━━━━━ DOCUMENT SECTION

Cultural Recovery and Rescue - My Upcoming Trip to Haiti

This is my last month or so of Conservation School. In just a little over a month's time, I will pack my bags and leave Los Angeles, all the while wondering how the hell the last two years went by so fast! What this means of course is that it's internship time!

This summer, I've been offered an unusual opportunity, one which I am very much looking forward to, though I know that it's likely to be one of the most difficult projects I have and will ever work on. Under the auspices of the Smithsonian, AIC and ICCROM, I will be joining a team of conservators in Port-Au-Prince, Haiti; for the month of July, I will working to rescue a number of objects including stone sculpture, iron sheet metal sculpture and other ethnographic materials under the supervision of Chief Conservator, Stephanie Hornbeck.

The Cultural Recovery Centre, Route de Bourdon, Port-Au-Prince. Image from http://haiti.si.edu

The importance of this project, with respect to the preservation of endangered artefacts, cannot be understated. Between the damage caused by the January 2010 earthquake and the torrential rains and hurricanes of the island's wet season, thousands of irreplaceable Haitian paintings, sculptures, archives and other items of cultural history are in danger of being lost forever.

The collapsed 'Centre d'Art', Port-Au-Prince, Haiti (image from http://haiti.si.edu)

When I first told my mother that I was applying for this internship, she was, unsurprisingly, apprehensive. As a country, Haiti's infrastructure is fragile at best, and as a city, Port-Au-Prince has hardly even begun to heal. The loss of life, both past and present, is staggering. Malaria, Dengue Fever, and more recently, cholera, plague a country's people who struggle just to live from one day to the next.

━━━━━━━━━━

> _AIM 1_: Pull out every line of the records that contains the string "appears".
These records are unrelated to the Haiti internship post.

━━━━━ TASK DATA

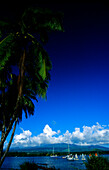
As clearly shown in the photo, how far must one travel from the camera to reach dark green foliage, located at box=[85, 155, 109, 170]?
566cm

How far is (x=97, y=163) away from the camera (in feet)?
19.1

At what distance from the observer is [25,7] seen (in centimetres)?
717

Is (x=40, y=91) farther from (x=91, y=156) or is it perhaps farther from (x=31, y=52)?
(x=91, y=156)

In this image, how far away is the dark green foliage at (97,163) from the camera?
18.6 ft

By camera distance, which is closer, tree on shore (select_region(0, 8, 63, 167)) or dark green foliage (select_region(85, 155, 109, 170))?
dark green foliage (select_region(85, 155, 109, 170))

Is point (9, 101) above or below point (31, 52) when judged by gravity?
below

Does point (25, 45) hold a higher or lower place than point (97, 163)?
higher

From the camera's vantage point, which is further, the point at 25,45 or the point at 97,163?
the point at 25,45

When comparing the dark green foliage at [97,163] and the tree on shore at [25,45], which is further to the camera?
the tree on shore at [25,45]

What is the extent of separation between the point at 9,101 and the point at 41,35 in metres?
6.92

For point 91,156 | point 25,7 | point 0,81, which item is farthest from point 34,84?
point 91,156

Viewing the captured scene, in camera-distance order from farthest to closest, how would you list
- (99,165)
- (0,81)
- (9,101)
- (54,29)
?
(9,101), (0,81), (54,29), (99,165)

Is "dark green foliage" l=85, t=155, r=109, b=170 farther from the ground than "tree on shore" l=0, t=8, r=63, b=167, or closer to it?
closer to it

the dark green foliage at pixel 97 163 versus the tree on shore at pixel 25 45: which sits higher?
the tree on shore at pixel 25 45
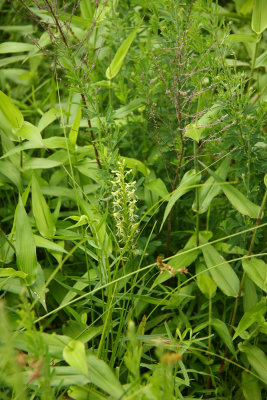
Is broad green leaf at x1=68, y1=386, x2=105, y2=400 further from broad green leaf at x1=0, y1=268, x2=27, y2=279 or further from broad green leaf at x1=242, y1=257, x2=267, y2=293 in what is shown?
broad green leaf at x1=242, y1=257, x2=267, y2=293

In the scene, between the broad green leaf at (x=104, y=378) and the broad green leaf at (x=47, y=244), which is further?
the broad green leaf at (x=47, y=244)

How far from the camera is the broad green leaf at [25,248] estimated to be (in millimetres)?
1210

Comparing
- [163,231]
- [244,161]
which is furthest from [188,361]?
[244,161]

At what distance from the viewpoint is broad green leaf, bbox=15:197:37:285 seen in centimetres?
121

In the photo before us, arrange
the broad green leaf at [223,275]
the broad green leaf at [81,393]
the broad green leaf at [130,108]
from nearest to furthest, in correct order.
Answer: the broad green leaf at [81,393] → the broad green leaf at [223,275] → the broad green leaf at [130,108]

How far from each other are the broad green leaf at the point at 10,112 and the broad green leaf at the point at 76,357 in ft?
2.45

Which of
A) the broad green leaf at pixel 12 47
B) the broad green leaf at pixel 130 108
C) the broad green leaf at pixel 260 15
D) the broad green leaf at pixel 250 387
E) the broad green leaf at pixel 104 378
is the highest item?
the broad green leaf at pixel 260 15

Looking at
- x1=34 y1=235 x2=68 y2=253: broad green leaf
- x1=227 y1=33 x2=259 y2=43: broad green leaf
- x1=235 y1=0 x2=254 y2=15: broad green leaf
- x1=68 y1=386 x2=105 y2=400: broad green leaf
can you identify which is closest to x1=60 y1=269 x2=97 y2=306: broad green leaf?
x1=34 y1=235 x2=68 y2=253: broad green leaf

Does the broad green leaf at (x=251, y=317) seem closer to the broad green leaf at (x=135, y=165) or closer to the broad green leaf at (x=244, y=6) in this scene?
the broad green leaf at (x=135, y=165)

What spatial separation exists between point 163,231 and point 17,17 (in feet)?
4.66

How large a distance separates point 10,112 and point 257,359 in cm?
99

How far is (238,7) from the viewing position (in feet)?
6.30

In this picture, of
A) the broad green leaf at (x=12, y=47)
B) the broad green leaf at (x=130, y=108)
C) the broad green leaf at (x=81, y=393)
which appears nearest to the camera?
the broad green leaf at (x=81, y=393)

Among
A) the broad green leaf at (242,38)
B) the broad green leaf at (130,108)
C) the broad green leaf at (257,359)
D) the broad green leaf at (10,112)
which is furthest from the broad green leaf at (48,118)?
the broad green leaf at (257,359)
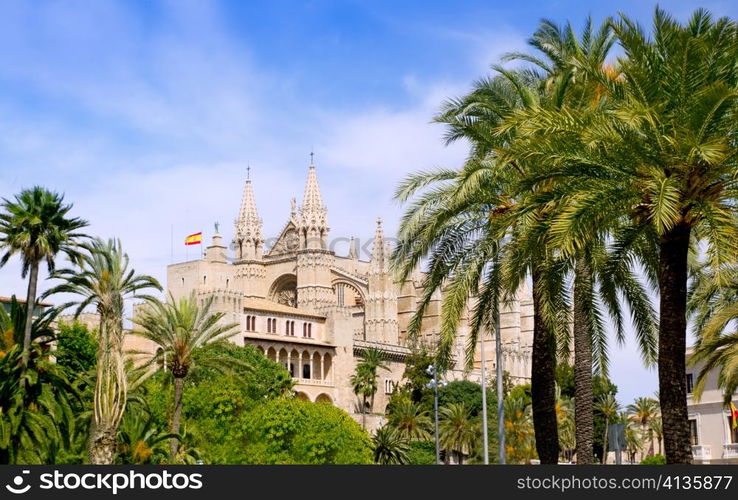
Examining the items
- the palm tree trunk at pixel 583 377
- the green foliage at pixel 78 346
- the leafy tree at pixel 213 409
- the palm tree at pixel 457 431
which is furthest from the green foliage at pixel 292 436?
the palm tree trunk at pixel 583 377

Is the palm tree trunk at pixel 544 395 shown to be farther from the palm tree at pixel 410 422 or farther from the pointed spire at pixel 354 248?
the pointed spire at pixel 354 248

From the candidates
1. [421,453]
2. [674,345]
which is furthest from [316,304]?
[674,345]

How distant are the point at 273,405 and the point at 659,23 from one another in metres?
37.6

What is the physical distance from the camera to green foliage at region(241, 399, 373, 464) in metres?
50.8

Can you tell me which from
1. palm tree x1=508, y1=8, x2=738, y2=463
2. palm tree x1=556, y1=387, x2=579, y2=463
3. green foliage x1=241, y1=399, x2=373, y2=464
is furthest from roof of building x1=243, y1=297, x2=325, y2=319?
palm tree x1=508, y1=8, x2=738, y2=463

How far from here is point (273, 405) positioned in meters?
52.2

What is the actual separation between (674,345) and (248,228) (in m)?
84.6

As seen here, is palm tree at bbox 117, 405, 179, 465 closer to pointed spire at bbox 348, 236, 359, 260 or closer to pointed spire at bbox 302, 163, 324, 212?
pointed spire at bbox 302, 163, 324, 212

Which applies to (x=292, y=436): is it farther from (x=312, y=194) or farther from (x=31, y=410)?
(x=312, y=194)

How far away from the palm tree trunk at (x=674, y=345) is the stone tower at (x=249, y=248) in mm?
82732

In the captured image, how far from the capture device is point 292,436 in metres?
51.7
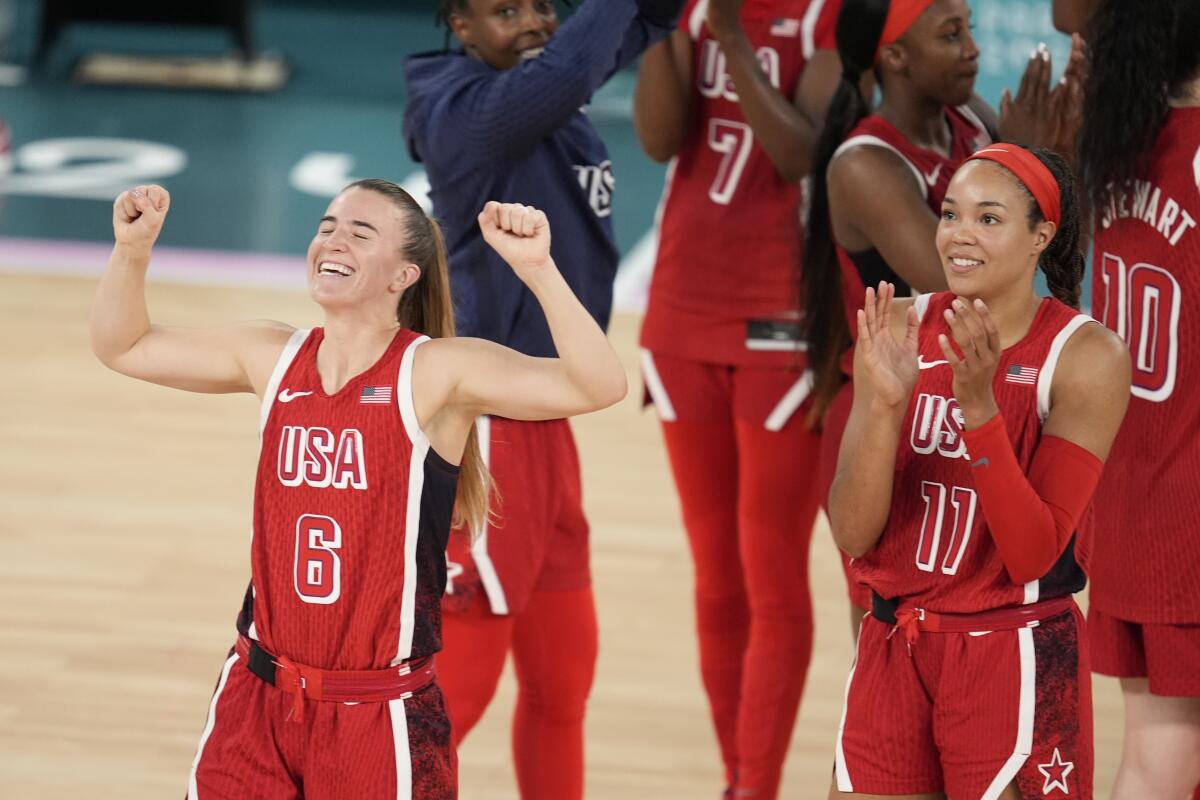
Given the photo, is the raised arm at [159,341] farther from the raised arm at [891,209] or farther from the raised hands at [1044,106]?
the raised hands at [1044,106]

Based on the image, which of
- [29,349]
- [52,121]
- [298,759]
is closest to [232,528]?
[29,349]

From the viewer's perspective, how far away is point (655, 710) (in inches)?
171

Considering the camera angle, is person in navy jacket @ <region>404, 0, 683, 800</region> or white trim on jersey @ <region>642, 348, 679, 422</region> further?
white trim on jersey @ <region>642, 348, 679, 422</region>

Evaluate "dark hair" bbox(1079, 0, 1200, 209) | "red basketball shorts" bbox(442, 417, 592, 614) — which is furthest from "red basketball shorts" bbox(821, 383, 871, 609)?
"dark hair" bbox(1079, 0, 1200, 209)

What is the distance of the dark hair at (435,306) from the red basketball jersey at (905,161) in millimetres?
698

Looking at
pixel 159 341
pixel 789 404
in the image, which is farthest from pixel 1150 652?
pixel 159 341

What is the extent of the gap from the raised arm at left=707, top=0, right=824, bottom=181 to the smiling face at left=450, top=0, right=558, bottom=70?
364mm

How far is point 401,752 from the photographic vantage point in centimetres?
251

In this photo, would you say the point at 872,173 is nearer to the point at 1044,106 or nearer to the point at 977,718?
the point at 1044,106

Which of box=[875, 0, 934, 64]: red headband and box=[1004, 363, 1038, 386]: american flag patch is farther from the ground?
box=[875, 0, 934, 64]: red headband

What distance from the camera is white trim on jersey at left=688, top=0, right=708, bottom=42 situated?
11.9ft

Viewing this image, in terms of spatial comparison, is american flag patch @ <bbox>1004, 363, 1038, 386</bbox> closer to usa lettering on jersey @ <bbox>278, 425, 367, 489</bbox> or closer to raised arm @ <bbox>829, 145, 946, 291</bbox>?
raised arm @ <bbox>829, 145, 946, 291</bbox>

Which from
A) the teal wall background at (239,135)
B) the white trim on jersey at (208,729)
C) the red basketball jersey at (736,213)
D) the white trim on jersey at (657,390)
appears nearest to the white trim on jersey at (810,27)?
the red basketball jersey at (736,213)

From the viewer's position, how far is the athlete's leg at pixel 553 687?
3.34 m
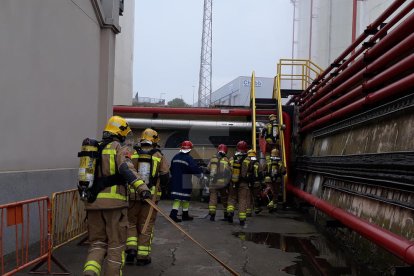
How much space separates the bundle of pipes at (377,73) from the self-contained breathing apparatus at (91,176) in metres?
3.30

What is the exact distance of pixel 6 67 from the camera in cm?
617

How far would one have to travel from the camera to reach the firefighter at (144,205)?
20.2ft

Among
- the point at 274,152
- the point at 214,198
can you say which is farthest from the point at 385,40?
the point at 274,152

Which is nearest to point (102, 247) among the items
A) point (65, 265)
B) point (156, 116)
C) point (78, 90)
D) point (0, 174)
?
point (65, 265)

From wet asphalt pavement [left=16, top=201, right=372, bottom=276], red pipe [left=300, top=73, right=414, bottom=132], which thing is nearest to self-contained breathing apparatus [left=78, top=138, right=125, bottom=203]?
wet asphalt pavement [left=16, top=201, right=372, bottom=276]

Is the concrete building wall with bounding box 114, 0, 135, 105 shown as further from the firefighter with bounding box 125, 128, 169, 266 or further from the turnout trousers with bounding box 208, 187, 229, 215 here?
the firefighter with bounding box 125, 128, 169, 266

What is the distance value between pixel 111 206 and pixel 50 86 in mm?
3567

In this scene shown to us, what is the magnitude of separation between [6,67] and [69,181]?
258cm

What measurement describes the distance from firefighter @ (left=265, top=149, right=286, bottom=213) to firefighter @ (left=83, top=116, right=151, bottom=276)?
7804 millimetres

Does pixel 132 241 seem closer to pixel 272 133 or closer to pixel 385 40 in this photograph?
pixel 385 40

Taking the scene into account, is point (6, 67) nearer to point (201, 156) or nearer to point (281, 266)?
point (281, 266)

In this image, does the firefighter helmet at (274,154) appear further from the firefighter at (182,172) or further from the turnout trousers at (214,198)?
the firefighter at (182,172)

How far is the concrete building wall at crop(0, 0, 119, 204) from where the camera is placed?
6254mm

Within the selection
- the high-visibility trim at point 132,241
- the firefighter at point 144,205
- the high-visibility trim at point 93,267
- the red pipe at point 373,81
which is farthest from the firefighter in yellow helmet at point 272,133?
the high-visibility trim at point 93,267
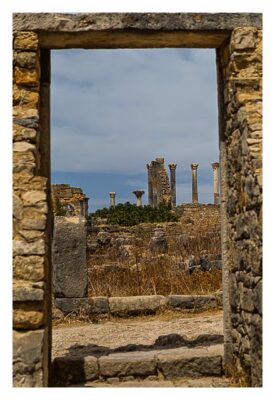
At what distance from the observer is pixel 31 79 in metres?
5.40

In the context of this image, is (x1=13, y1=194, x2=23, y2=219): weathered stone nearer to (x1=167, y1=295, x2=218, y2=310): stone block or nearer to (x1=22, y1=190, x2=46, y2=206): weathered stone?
(x1=22, y1=190, x2=46, y2=206): weathered stone

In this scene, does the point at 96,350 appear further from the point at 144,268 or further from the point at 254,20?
the point at 144,268

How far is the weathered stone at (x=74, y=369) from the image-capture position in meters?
6.13

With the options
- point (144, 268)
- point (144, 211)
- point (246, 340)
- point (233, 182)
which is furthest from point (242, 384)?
point (144, 211)

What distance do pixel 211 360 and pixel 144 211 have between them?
75.8 feet

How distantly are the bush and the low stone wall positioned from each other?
1740 cm

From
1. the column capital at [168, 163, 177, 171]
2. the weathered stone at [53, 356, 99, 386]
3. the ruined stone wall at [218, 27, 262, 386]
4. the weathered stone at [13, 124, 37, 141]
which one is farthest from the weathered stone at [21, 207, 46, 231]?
the column capital at [168, 163, 177, 171]

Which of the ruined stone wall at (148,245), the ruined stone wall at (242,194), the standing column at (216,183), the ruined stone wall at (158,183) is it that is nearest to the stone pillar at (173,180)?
the ruined stone wall at (158,183)

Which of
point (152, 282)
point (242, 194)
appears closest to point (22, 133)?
point (242, 194)

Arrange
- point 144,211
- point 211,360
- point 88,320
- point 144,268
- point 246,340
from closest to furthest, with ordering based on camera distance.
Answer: point 246,340
point 211,360
point 88,320
point 144,268
point 144,211

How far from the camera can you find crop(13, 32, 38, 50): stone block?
5352mm

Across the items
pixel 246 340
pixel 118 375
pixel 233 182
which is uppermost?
pixel 233 182

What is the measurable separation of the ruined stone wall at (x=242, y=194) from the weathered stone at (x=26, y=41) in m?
1.91

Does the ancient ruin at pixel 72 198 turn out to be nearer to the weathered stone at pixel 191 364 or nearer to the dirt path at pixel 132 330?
the dirt path at pixel 132 330
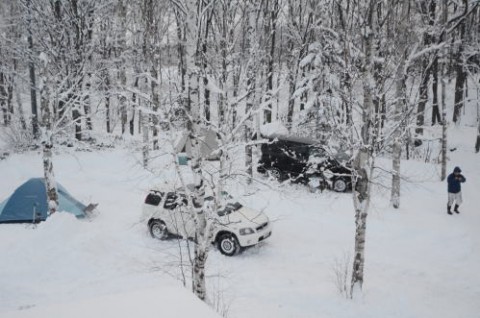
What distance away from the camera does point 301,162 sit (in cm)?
1708

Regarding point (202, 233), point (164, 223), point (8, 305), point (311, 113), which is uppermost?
point (311, 113)

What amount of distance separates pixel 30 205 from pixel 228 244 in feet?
24.8

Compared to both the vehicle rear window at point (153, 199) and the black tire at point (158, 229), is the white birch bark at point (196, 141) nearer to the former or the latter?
the black tire at point (158, 229)

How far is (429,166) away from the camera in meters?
19.9

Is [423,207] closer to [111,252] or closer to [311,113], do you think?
[311,113]

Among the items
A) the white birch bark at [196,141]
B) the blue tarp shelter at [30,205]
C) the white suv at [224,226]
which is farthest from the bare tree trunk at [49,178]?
the white birch bark at [196,141]

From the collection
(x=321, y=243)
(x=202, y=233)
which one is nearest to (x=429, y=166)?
(x=321, y=243)

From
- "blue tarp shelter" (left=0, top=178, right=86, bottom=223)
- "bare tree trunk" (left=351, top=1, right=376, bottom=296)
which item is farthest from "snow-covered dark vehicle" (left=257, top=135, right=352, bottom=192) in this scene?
"blue tarp shelter" (left=0, top=178, right=86, bottom=223)

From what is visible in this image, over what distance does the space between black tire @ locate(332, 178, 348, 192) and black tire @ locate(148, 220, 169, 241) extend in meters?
7.97

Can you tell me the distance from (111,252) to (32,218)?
4.08m

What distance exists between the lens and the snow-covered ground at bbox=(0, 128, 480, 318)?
363 inches

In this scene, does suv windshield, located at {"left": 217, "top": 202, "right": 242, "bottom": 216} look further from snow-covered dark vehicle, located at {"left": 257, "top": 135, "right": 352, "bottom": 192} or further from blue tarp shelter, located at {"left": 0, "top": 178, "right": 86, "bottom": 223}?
blue tarp shelter, located at {"left": 0, "top": 178, "right": 86, "bottom": 223}

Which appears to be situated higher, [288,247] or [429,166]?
[429,166]

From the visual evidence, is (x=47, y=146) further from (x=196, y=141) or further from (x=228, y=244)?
(x=196, y=141)
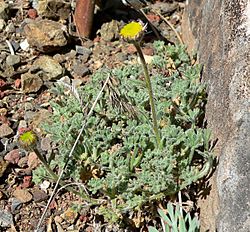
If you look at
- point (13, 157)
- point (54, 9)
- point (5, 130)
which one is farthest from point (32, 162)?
point (54, 9)

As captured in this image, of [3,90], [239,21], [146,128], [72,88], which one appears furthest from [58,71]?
[239,21]

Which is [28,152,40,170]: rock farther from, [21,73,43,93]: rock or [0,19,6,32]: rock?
[0,19,6,32]: rock

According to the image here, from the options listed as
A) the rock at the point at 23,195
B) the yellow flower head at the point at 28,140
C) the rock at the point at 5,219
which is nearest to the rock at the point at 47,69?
the rock at the point at 23,195

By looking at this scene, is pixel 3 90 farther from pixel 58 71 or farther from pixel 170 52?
pixel 170 52

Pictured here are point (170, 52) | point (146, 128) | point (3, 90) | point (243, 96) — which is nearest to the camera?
point (243, 96)

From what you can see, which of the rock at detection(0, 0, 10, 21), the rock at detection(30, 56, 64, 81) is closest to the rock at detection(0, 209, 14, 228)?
the rock at detection(30, 56, 64, 81)

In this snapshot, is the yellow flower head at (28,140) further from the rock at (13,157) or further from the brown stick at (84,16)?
the brown stick at (84,16)

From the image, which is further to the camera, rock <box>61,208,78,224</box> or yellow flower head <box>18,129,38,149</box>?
rock <box>61,208,78,224</box>
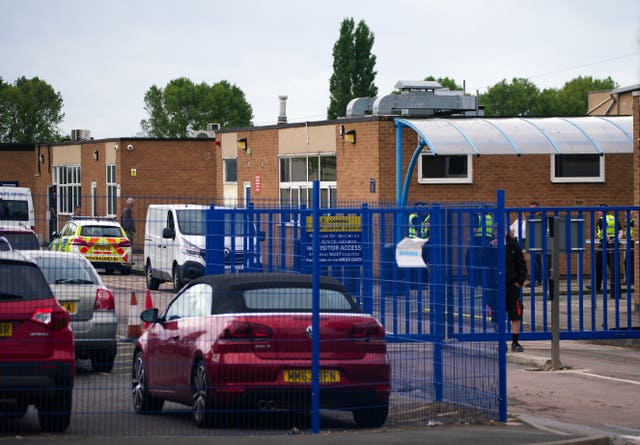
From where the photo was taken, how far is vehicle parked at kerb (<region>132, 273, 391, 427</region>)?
34.4ft

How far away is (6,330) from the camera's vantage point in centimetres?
1019

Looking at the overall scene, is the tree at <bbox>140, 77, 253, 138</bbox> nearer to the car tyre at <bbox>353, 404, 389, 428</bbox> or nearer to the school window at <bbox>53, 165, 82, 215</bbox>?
the school window at <bbox>53, 165, 82, 215</bbox>

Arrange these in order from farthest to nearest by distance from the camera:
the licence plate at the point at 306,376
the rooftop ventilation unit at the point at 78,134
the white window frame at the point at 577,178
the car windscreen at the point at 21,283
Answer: the rooftop ventilation unit at the point at 78,134
the white window frame at the point at 577,178
the licence plate at the point at 306,376
the car windscreen at the point at 21,283

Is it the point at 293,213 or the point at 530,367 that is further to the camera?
the point at 530,367

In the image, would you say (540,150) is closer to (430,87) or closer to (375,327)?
(430,87)

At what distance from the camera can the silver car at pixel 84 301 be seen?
1181 cm

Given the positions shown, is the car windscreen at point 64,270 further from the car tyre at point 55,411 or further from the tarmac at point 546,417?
the tarmac at point 546,417

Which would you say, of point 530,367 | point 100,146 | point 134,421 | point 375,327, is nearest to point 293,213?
point 375,327

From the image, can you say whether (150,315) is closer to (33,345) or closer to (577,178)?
(33,345)

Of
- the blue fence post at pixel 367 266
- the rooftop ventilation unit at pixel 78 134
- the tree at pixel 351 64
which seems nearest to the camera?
the blue fence post at pixel 367 266

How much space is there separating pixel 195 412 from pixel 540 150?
872 inches

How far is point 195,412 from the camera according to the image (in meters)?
10.9

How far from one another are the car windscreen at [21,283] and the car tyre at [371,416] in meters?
2.96

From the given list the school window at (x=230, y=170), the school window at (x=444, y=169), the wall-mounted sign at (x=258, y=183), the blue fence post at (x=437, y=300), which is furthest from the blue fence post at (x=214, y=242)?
the school window at (x=230, y=170)
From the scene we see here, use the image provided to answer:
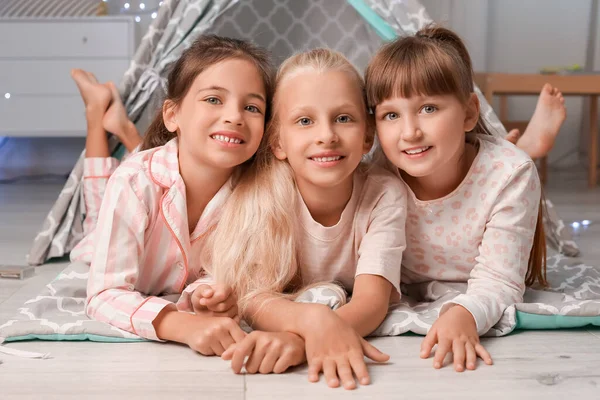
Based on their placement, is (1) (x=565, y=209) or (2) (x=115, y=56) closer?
(1) (x=565, y=209)

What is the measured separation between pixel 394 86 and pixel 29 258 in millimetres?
1222

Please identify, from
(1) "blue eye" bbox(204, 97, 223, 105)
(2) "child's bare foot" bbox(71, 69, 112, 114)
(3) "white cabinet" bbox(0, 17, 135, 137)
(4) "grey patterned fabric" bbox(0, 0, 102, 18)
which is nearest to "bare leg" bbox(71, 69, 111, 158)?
(2) "child's bare foot" bbox(71, 69, 112, 114)

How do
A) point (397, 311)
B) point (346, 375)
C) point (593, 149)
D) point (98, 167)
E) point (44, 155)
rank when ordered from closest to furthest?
point (346, 375) → point (397, 311) → point (98, 167) → point (593, 149) → point (44, 155)

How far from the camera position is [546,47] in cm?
422

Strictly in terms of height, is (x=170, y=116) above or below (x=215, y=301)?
above

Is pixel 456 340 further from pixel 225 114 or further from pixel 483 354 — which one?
pixel 225 114

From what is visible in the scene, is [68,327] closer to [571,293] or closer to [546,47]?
[571,293]

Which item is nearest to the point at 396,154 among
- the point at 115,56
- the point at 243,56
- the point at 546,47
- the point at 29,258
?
the point at 243,56

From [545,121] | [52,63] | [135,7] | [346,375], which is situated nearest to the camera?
[346,375]

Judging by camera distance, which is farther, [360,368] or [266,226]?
[266,226]

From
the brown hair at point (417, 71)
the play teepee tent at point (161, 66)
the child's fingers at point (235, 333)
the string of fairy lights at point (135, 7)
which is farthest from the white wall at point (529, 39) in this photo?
the child's fingers at point (235, 333)

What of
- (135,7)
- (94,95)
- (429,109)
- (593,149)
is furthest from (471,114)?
(135,7)

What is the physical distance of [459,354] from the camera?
1164 mm

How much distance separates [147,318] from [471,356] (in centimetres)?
56
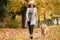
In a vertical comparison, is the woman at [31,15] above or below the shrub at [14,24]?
above

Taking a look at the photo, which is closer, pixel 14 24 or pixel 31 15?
A: pixel 31 15

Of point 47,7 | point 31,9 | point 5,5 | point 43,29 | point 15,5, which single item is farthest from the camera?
point 47,7

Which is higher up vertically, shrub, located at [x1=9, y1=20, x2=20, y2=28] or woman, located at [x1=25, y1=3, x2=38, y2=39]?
woman, located at [x1=25, y1=3, x2=38, y2=39]

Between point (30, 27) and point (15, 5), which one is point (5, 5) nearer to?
point (15, 5)

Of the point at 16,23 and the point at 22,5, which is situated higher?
the point at 22,5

━━━━━━━━━━

> _AIM 2_: Retype the passage of the Haiti internship post starting at "The Cultural Recovery" and ending at "(image from http://haiti.si.edu)".

> _CORRECT RESPONSE 1_:
which appears nearest to the camera?
appears nearest to the white trim on jersey at (810,27)?
appears closest to point (22, 133)?
Which appears to be situated higher, [288,247] or [429,166]?
As captured in this image, of [3,90], [239,21], [146,128], [72,88], which one appears furthest from [58,71]?

> _CORRECT RESPONSE 2_:
The Cultural Recovery Centre, Route de Bourdon, Port-Au-Prince. Image from http://haiti.si.edu

The importance of this project, with respect to the preservation of endangered artefacts, cannot be understated. Between the damage caused by the January 2010 earthquake and the torrential rains and hurricanes of the island's wet season, thousands of irreplaceable Haitian paintings, sculptures, archives and other items of cultural history are in danger of being lost forever.

The collapsed 'Centre d'Art', Port-Au-Prince, Haiti (image from http://haiti.si.edu)